## start SELECTED PASSAGE

# need help with quoting for model shoot



## de_tec_tive (Jun 3, 2013)

I some advice please! i've been hired to do product shots for some watches, and now they're enquiring about doing a shoot with a model (one photo), either in a studio or on location. 
the client said "We'd provide a suitable location. The image would be used primarily for a little sign to be displayed behind the watch in some jewellery stores. It may also have other various marketing uses but they're not doing any big media campaigns or advertisements with it."


so they just want me to take one good photo and edit it, i don't have to arrange the model, hair & makeup or any of that. i'm a professional photographer (but i wouldn't say that i'm a great one) and I do either live music or products, i've never done a shoot with a model before so i've got NO IDEA how it works. 
i don't know much about how to charge for the usage etc - what would be a ballpark figure to charge? and then you're meant to give them a rate for just one year, and then more after that - is that correct?

to put things in perspective, i have charged $90 per image for the 6 watches i have shot for them. i'm sure that i'm capable of doing this shoot with the model, i'm just a bit iffy about the lighting but i'm going to bring a friend who can help and i'm going to give him a cut of the pay. 


if you can give me any help/advice at all i would really appreciate it. my main priority is getting the wording right when i email them on how they can use the photo, because i don't want to sound like i don't know what i'm talking about. 


here's one of the photos of the watches so you can gauge my level of experience/quality of work: http://img24.imageshack.us/img24/3209/watchx.jpg

thanks so much in advance!

## end SELECTED PASSAGE
## start MATERIAL PROVIDED

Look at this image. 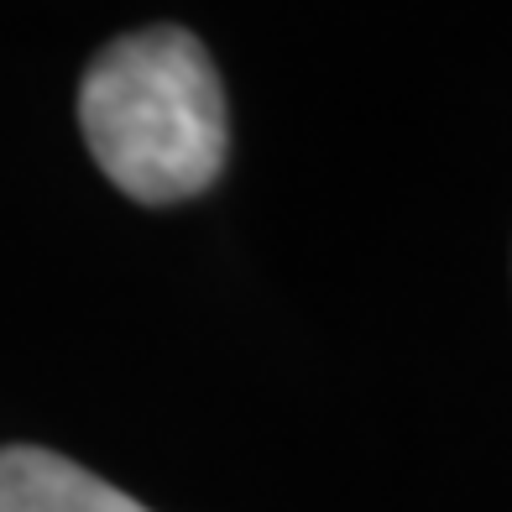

## end MATERIAL PROVIDED

(AIM):
Return the whole forum thread about quoting for a model shoot, word for word.

(SOLUTION TO THE PROBLEM):
# need help with quoting for model shoot



## de_tec_tive (Jun 3, 2013)

I some advice please! i've been hired to do product shots for some watches, and now they're enquiring about doing a shoot with a model (one photo), either in a studio or on location. 
the client said "We'd provide a suitable location. The image would be used primarily for a little sign to be displayed behind the watch in some jewellery stores. It may also have other various marketing uses but they're not doing any big media campaigns or advertisements with it."


so they just want me to take one good photo and edit it, i don't have to arrange the model, hair & makeup or any of that. i'm a professional photographer (but i wouldn't say that i'm a great one) and I do either live music or products, i've never done a shoot with a model before so i've got NO IDEA how it works. 
i don't know much about how to charge for the usage etc - what would be a ballpark figure to charge? and then you're meant to give them a rate for just one year, and then more after that - is that correct?

to put things in perspective, i have charged $90 per image for the 6 watches i have shot for them. i'm sure that i'm capable of doing this shoot with the model, i'm just a bit iffy about the lighting but i'm going to bring a friend who can help and i'm going to give him a cut of the pay. 


if you can give me any help/advice at all i would really appreciate it. my main priority is getting the wording right when i email them on how they can use the photo, because i don't want to sound like i don't know what i'm talking about. 


here's one of the photos of the watches so you can gauge my level of experience/quality of work: http://img24.imageshack.us/img24/3209/watchx.jpg

thanks so much in advance!